Hoy, Colombia completa 15 días de movilizaciones y protestas en contra del gobierno de Iván Duque, y el país se ha convertido, literalmente, en un campo de batalla en el que la fuerza pública tiene zona libre para matar: 47 personas muertas, 548 desaparecidos, más de mil detenciones arbitrarias, y un presidente sin una pizca de liderazgo ni empatía.
Tras el retiro momentáneo de la Reforma Tributaria que generó el estallido social, la gente se mantiene en las calles por causa del desempleo que ya venía incrementándose antes de la pandemia y que hoy alcanza el 14.2%; la falta de educación gratuita que solo le permite acceso a la universidad pública al 15% de los jóvenes; una reforma a la salud que intentan pasar de agache en el Congreso pero que no resuelve los problemas de fondo de la paupérrima salud pública; y, por supuesto, el cese de lo que ha caracterizado a Colombia en el último siglo: la represión.
Sin embargo, ninguna de estas condiciones en un país cuya pobreza es del 42.5%, ha impedido que se ubique, después de Brasil, como el segundo en la región con mayor gasto militar. Con serias dificultades para pagarle a las y los trabajadores de la salud y para la adquisición de vacunas, Colombia aumentó en un 2,6 % su gasto en este rubro, destinando 9.200 millones de dólares durante 2020 para ese fin. El gobierno de Colombia tiene claras sus prioridades, y no es ni ha sido la gente.
Durante la reunión que sostuvo con el Comité Nacional del Paro, el único consenso que hubo es que no hay consenso; mucho menos hubo acuerdo sobre las garantías para ejercer el legítimo derecho a la protesta y el cese a la actuación desmedida de la fuerza pública contra los manifestantes. Como en 2019, cuando la gente se volcó a las calles con consignas muy similares a las de hoy, el resultado del diálogo también fue infructífero. Ni en ese entonces ni ahora, el gobierno utilizó la palabra “negociación”; de ese tamaño es su compromiso con el pueblo y con la paz.

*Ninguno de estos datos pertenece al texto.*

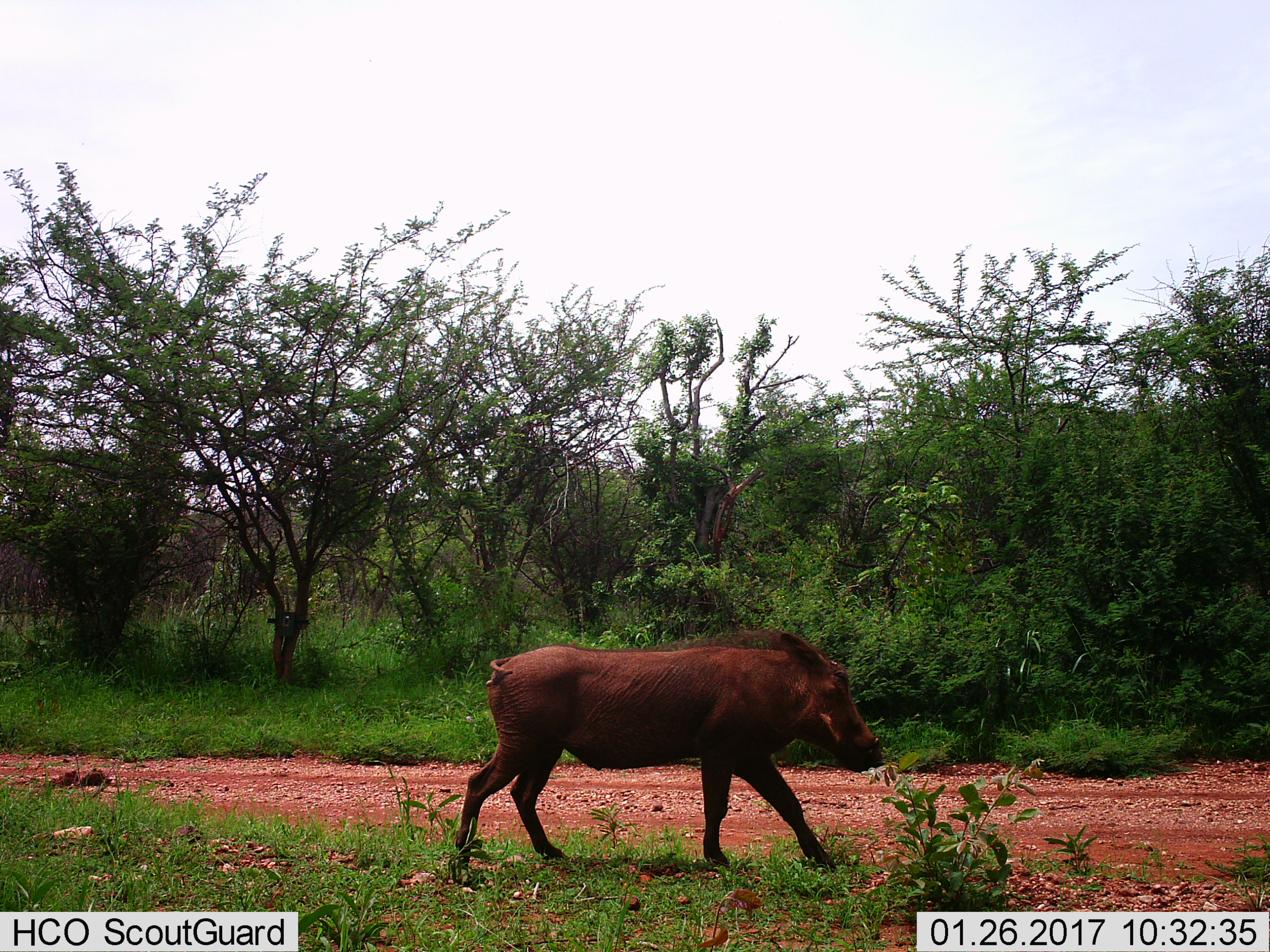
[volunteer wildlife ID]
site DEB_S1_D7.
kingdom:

Los pedidos del Comité Nacional del Paro incluyen parar la reforma a la salud que privatiza todavía más este derecho; una renta básica mensual de al menos un salario mínimo; defender la producción nacional agropecuaria y subsidios para las pequeñas y medianas empresas; matrícula cero en la educación pública universitaria; la eliminación de la discriminación de género, diversidad sexual y étnica; y el cese a la erradicación forzada de cultivos ilícitos y de aspersiones aéreas con glifosato, todos entendidos dentro de un contexto de aguda crisis económica por la pandemia.
“No era el espíritu presentarle al país una declaración conjunta ni llegar a un acuerdo”. Más bien era una reunión “exploratoria”, dijo el Alto Comisionado para la Paz, Miguel Ceballos. ¿Para cuándo la buena, entonces?, ¿cuántos colombianos y colombianas menos?
Por un lado, el Gobierno se sirve de la mayoría de los medios de comunicación para legitimar una narrativa de odio y validar a la denominada “gente de bien” – esa que sí trabaja, produce y no para— a tomar las armas en contra de los manifestantes —los vagos vándalos que son pobres porque paran—, como si fueran paramilitares. Por el otro, la policía*, escudada en su fuero y entrenamiento militar, que actúa con violencia letal ante cualquier manifestación que siempre conciben como subversiva. La fuerza pública en Colombia tiene impunidad para hacer lo que le de la gana, y los jóvenes de clases populares, los negros y los indígenas siguen siendo sus chivos expiatorios.
Sin resultados concretos del diálogo y una única respuesta del gobierno con militarización para resolver a sangre y fuego, se ve muy lejos una salida pacífica. No nos van a convencer con sus dos minutos de video al día de sonrisas y manos estrechándose que no existen, y un presidente que dizque recorre el país a las 3 de la mañana porque le tiene miedo a la gente.
*La policía en Colombia depende del Ministerio de Defensa, y no del de Gobierno o de Justicia. Los delitos de los que son acusados los agentes se investigan y sancionan en la justicia militar, pese a que constitucionalmente está configurada como un ente civil.